Byrne continued, telling CoinDesk:
“By having the retail business involved, what we can really create is the wormhole between the two universes, the universe of conventional and the universe of crypto.”
The news also shows the power of a smart rich man on a mission to change the world. Of the $100 million Overstock received, Byrne said he anticipates $20 million will fund DeSoto Inc., the blockchain property rights joint venture he is working on in partnership with economist Hernando DeSoto.” One of those massive change the world use cases for Blockchain – immutable property rights for the unbanked – just got a big shot of funding and a massive amount of credibility.
News Item 3: New US Tax Law Closes Bitcoin Loophole
Decrypted: The tax reform that recently passed in Congress this week eliminated an exemption for many “like kind exchanges,” which lets people swap an asset for a similar one without triggering a tax obligation.
“For instance, someone who owned Bitcoin could diversify their holdings into Ethereum or Litecoin, and plausibly tell the IRS it created no tax obligations.
Murtha Cullina, explained to Fortune, this is no longer the case because of a tweak to definition of property eligible for the exemption:
The tax act in Sec. 13303 amends IRC Section 1031 (a)(1) to delete “property” and replace it with “real property” … So, you can see that now I can no longer take the position that my Bitcoin to Litecoin exchange was a like kind one under Sec. 1031, and I have to recognize the gain when I do it.
Walsh added that the “in kind” exemption can now only apply to real estate transactions, effectively closing a loophole that has been open to other sort of property transaction such as those involving Bitcoin.
Digital currency owners are currently obliged to pay taxes when they exchange it for dollars or physical goods, but the new rule now effectively means all crypto transactions are a taxable event.
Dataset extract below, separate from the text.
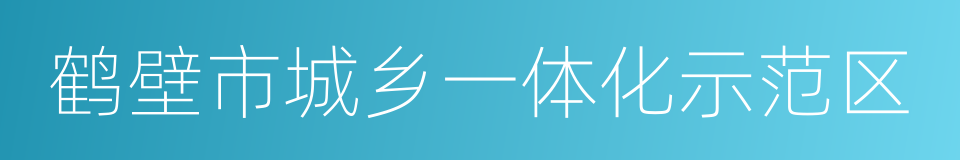 鹤壁市城乡一体化示范区的同义词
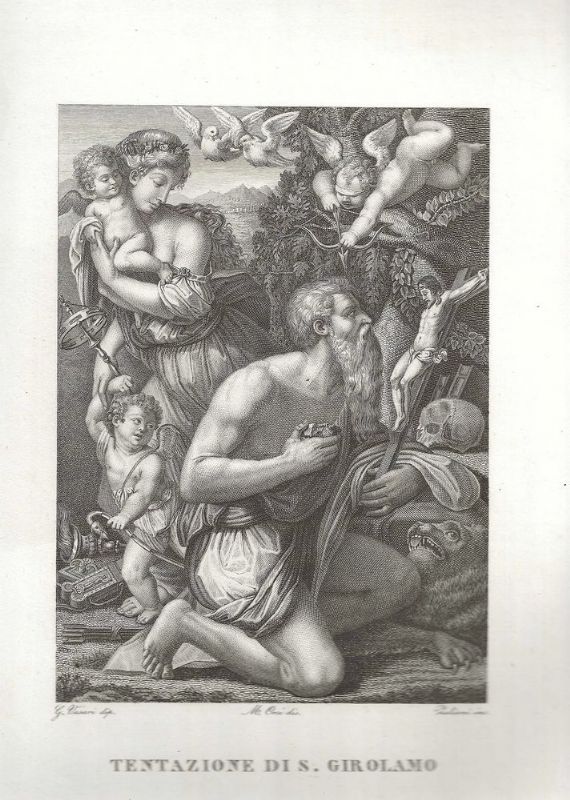 Vasari dipinse - Zuliani , Incise. San Girolano inginocchiato davanti …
Our Take: One could view this as a “then they fight you” story, but it maybe simply the result of horse trading among politicians who who don’t read Daily Fintech to educate themselves and who don’t stand to lose from this. My old history professor at Oxford always said that the “cock-up” explanation was usually closer to the truth than the conspiracy theory. Expect this to get changed in some IRS circular – sub paragraph xxx.aaa.yyy.bbb – as that monstrosity of complexity known as the US tax code reaches even greater heights of complexity.
Why we chose this opinion: This is not pumping on a crypto site. Nor is it dumping on Bitcoin in a publication designed to make bankers feel more comfortable. This is a regular investor trying to figure it out.
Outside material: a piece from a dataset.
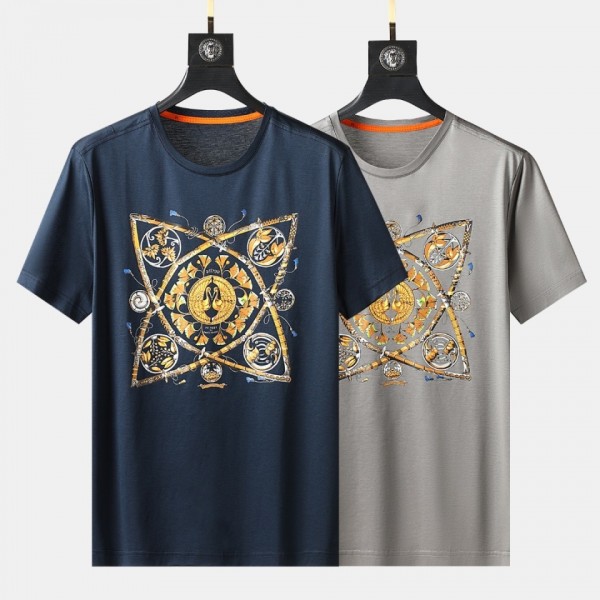 Hermès Short Sleeve T-Shirt Blue/Grey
Our Take: Bitcoin has been in a trading range since CME Futures started (I know, correlation does not equal causation). Compared to conventional assets, it is still highly volatile, but nor is this the rollercoaster of the past. This trading range is great for traders who like Technical Analysis. Investors who have learned to buy the dips during 2017 will be more cautious. Our take is still that “they ain’t making any more of it” and the future looks bright for Bitcoin.